- **Work to complete**: Everything from the line containing "family: Procyonidae" through the last line of the records below should be printed exactly, please, and nothing else.
Input below:
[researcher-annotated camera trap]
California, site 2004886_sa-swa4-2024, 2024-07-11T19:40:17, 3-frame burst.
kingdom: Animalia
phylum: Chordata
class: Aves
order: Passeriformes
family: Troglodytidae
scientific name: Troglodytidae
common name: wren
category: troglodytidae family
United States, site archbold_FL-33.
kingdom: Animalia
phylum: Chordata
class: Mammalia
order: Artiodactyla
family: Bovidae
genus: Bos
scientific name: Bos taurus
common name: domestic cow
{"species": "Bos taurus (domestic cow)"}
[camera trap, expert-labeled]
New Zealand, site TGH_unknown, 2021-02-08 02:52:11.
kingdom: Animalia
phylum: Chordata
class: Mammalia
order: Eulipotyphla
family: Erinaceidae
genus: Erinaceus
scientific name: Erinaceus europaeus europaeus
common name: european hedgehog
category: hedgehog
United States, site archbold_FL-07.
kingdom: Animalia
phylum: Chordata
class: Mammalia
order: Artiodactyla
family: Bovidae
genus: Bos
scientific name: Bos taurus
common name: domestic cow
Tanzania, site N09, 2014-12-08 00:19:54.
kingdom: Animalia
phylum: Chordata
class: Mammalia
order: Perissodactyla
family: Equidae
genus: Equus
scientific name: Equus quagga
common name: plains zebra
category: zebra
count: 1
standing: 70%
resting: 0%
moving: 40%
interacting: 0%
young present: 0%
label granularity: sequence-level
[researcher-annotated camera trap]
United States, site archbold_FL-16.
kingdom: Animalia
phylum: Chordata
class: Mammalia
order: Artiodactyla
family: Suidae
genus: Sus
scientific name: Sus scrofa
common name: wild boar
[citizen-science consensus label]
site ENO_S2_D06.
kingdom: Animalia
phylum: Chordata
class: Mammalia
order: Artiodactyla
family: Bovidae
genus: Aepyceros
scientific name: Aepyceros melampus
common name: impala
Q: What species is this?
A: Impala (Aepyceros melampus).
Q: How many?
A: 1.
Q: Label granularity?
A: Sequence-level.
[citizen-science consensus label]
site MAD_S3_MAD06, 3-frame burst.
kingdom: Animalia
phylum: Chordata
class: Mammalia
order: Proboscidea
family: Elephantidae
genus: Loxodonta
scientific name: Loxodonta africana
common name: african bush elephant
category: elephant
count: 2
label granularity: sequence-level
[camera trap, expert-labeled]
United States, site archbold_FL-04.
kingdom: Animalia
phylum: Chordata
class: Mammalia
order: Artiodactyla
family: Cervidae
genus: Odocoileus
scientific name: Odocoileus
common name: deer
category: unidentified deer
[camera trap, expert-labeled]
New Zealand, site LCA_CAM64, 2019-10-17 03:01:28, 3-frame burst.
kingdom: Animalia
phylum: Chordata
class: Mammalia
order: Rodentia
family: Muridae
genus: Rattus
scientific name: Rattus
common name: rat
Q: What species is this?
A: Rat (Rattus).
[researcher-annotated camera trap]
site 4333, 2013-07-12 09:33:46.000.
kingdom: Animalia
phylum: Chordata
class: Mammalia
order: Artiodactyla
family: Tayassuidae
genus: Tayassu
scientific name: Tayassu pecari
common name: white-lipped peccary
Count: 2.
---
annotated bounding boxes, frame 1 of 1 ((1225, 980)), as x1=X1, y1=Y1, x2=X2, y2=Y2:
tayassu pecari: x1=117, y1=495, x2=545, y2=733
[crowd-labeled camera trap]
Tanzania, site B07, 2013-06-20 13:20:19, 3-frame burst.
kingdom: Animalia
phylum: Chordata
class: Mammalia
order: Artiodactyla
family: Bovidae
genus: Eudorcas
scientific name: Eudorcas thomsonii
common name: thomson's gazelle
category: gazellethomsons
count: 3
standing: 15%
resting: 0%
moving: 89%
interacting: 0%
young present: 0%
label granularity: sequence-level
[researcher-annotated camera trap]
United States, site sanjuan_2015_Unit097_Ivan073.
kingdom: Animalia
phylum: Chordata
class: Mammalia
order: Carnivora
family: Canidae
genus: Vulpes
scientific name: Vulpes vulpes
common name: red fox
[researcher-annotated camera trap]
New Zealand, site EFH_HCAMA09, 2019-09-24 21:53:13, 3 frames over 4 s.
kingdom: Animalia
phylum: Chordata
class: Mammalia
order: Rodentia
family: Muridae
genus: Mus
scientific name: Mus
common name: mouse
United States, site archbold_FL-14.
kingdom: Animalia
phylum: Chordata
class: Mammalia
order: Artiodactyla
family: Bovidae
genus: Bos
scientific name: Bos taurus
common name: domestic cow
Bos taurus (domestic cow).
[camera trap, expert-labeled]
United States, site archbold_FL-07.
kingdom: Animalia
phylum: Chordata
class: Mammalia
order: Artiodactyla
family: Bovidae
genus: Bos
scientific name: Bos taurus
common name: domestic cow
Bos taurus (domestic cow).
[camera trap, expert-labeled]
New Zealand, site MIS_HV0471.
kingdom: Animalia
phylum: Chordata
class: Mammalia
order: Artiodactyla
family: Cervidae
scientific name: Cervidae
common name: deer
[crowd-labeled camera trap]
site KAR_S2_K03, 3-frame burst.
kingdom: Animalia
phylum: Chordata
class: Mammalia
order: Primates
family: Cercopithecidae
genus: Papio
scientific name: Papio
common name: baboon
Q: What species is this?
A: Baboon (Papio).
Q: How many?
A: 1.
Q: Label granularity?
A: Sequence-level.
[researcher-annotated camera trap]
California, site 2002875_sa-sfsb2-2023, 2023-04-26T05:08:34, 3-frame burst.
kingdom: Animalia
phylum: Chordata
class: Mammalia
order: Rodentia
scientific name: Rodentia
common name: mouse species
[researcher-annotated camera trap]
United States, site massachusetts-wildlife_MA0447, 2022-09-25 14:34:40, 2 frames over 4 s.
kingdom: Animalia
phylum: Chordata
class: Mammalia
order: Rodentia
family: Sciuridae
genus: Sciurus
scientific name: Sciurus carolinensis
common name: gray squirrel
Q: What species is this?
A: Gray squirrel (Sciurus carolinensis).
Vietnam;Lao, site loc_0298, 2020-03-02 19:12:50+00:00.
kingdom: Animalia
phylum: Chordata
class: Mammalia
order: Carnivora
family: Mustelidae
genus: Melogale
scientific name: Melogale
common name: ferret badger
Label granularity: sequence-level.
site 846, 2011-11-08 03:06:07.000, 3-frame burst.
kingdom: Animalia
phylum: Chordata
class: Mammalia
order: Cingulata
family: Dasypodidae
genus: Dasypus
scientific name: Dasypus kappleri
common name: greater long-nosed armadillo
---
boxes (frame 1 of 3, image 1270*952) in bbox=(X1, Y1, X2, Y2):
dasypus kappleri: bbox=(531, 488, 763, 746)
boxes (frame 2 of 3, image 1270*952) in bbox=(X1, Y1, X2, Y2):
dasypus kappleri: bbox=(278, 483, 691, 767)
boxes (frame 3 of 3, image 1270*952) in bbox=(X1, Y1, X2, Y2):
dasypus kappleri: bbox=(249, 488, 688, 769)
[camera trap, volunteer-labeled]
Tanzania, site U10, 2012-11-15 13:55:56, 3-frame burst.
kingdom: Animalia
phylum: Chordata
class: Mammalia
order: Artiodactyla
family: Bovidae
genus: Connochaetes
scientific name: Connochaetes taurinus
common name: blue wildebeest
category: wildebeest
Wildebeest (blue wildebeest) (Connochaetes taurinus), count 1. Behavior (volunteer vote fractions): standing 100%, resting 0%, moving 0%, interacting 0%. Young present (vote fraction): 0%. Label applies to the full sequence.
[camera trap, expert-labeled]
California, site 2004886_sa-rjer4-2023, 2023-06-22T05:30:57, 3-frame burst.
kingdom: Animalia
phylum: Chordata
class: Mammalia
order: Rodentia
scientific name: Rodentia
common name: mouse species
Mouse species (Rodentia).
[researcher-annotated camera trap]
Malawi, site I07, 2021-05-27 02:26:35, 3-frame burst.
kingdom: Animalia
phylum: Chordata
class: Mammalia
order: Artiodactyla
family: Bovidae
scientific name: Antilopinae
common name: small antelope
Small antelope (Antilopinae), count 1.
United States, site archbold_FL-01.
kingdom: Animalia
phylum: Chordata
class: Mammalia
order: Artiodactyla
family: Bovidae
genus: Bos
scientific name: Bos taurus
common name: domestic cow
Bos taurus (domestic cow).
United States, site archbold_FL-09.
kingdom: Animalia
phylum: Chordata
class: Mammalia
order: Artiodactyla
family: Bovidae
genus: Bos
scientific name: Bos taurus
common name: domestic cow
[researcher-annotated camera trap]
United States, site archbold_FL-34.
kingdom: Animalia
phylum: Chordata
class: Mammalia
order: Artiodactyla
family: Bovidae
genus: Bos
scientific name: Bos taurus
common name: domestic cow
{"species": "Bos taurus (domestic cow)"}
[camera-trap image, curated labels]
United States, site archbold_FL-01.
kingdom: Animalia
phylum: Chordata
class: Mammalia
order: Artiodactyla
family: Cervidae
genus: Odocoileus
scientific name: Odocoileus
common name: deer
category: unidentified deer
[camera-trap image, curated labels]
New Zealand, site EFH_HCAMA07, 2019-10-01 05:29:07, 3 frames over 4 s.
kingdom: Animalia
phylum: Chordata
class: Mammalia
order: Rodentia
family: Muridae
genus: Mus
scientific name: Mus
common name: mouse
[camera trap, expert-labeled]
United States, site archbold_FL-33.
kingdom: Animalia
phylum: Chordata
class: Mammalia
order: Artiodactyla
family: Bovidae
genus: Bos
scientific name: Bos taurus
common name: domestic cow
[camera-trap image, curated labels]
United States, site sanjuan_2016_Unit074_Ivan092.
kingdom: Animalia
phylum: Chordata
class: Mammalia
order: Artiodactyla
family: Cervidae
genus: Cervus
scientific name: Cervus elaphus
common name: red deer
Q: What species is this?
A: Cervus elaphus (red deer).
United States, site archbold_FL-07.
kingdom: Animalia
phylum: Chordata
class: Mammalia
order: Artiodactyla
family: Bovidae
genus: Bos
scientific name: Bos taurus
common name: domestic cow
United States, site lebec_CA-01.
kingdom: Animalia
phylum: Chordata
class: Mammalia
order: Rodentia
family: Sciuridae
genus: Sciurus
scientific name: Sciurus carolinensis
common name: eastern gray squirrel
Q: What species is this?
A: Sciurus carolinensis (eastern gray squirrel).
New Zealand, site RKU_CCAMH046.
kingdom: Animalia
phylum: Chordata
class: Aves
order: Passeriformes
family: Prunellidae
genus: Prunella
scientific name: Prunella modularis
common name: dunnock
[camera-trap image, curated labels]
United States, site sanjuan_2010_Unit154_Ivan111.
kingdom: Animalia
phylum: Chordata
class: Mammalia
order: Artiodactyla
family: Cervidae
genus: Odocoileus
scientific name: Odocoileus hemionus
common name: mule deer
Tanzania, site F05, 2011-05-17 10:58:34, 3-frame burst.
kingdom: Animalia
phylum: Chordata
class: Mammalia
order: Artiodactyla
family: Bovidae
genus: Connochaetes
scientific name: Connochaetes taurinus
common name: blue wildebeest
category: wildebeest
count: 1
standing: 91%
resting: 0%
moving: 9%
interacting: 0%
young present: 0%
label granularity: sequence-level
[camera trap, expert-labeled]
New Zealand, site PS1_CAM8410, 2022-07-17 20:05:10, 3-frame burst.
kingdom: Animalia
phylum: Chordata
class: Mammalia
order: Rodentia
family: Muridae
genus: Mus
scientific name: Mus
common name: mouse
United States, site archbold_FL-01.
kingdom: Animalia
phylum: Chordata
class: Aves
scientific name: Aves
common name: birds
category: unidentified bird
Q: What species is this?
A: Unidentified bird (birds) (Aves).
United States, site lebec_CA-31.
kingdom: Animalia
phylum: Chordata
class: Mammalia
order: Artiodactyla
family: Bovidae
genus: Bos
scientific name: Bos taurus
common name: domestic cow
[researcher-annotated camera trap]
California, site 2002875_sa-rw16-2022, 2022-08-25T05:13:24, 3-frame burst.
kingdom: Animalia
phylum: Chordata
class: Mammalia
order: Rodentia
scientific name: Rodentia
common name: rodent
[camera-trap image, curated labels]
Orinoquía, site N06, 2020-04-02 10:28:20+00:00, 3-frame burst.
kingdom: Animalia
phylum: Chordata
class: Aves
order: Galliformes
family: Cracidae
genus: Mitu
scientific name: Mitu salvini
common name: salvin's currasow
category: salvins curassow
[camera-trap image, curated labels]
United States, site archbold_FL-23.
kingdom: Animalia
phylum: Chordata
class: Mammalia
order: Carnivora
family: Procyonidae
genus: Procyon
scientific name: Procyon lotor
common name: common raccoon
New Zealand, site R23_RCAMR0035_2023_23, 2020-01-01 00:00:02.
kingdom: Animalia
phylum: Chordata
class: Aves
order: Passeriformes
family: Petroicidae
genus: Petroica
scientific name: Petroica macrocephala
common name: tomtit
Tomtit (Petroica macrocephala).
End of Input.
- **Expected answer**:
family: Procyonidae
genus: Procyon
scientific name: Procyon lotor
common name: common raccoon
New Zealand, site R23_RCAMR0035_2023_23, 2020-01-01 00:00:02.
kingdom: Animalia
phylum: Chordata
class: Aves
order: Passeriformes
family: Petroicidae
genus: Petroica
scientific name: Petroica macrocephala
common name: tomtit
Tomtit (Petroica macrocephala).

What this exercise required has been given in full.